EXERCISE INSTRUCTIONS — Please write out all of the data below exactly, without including the pictures.

=== GIVEN DATA ===

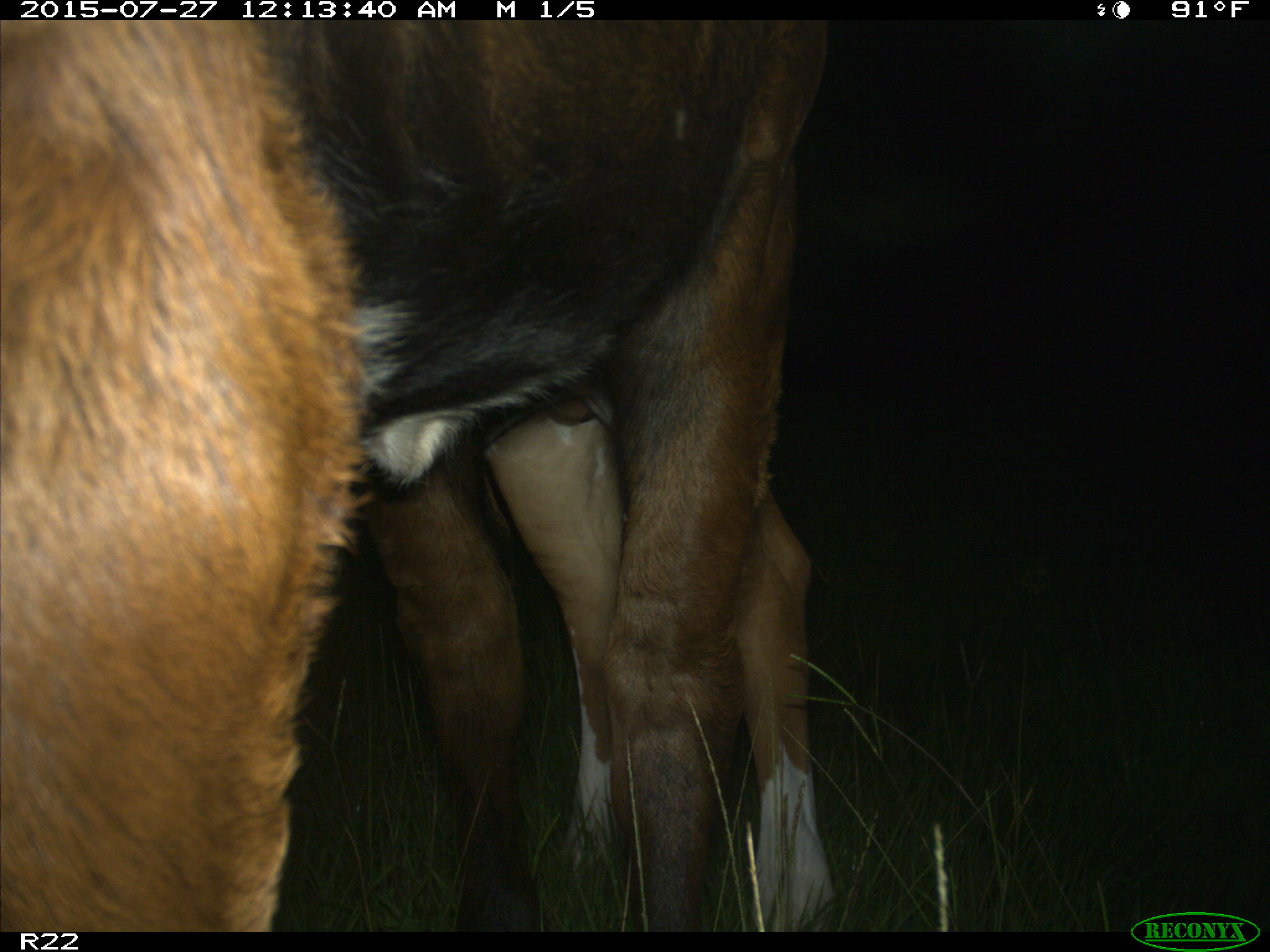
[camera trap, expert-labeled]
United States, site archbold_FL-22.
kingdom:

===

RESPONSE AREA —
[camera trap, expert-labeled]
United States, site archbold_FL-22.
kingdom:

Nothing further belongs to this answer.